### Description of the task
Below are some records; return each one exactly.

(Lines of data)
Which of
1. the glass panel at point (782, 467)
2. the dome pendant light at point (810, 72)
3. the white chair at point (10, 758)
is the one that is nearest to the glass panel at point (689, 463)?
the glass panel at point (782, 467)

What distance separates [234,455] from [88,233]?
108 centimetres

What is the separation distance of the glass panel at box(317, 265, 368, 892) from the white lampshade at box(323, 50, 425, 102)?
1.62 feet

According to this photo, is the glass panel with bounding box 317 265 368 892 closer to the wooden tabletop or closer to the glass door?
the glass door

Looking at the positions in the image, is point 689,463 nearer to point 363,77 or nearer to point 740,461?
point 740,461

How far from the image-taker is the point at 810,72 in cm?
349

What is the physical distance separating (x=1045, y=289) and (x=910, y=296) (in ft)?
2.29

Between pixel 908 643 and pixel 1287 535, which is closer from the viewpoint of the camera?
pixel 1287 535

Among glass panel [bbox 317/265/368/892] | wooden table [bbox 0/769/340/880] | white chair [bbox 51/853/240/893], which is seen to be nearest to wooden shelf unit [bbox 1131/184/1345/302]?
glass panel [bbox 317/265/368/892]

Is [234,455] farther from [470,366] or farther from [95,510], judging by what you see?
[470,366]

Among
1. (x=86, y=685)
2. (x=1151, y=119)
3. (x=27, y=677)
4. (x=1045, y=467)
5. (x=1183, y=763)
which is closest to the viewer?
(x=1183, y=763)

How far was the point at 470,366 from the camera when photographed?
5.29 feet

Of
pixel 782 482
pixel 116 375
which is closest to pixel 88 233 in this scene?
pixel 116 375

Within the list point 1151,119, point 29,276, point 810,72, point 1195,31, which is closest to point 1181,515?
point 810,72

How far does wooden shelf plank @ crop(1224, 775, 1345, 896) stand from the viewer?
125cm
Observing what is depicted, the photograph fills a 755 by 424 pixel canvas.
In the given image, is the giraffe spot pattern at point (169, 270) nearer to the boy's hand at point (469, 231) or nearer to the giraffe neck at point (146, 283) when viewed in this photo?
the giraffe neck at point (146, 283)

### Answer in full
Which of
1. the glass panel at point (782, 467)
2. the dome pendant light at point (810, 72)
3. the white chair at point (10, 758)
is the one that is nearest to the glass panel at point (689, 463)?
the glass panel at point (782, 467)

What distance separates [234,455] from [88,233]?
108 centimetres

What is the separation distance of the glass panel at box(317, 265, 368, 892) from the white lampshade at box(323, 50, 425, 102)?
1.62 feet

According to this photo, is the glass panel with bounding box 317 265 368 892 closer to the wooden tabletop or closer to the glass door?
the glass door

Looking at the positions in the image, is point 689,463 nearer to point 363,77 or nearer to point 740,461?
point 740,461

How far from the image-taker is the point at 810,72 in cm?
349

What is the physical distance separating (x=1045, y=289) and (x=910, y=296) (in ft)?
2.29

Between pixel 908 643 and pixel 1287 535, which is closer from the viewpoint of the camera?
pixel 1287 535

Among glass panel [bbox 317/265/368/892] | wooden table [bbox 0/769/340/880] | white chair [bbox 51/853/240/893], which is seen to be nearest to wooden shelf unit [bbox 1131/184/1345/302]?
glass panel [bbox 317/265/368/892]

Is [234,455] farther from [470,366] or farther from [95,510], judging by what you see?
[470,366]

Among
1. (x=86, y=685)
2. (x=1151, y=119)
3. (x=27, y=677)
4. (x=1045, y=467)
5. (x=1183, y=763)
which is closest to the viewer?
(x=1183, y=763)

How far was the point at 470,366 from the camera when photographed?
5.29 feet

Of
pixel 782 482
pixel 116 375
which is closest to pixel 88 233 in this scene?
pixel 116 375

Within the list point 1151,119, point 29,276, point 810,72, point 1195,31, which is closest to point 1181,515?
point 810,72

How far does wooden shelf plank @ crop(1224, 775, 1345, 896) stand from the viewer?
125cm
Observing what is depicted, the photograph fills a 755 by 424 pixel canvas.
In the given image, is the giraffe spot pattern at point (169, 270) nearer to the boy's hand at point (469, 231) or nearer to the giraffe neck at point (146, 283) when viewed in this photo?
the giraffe neck at point (146, 283)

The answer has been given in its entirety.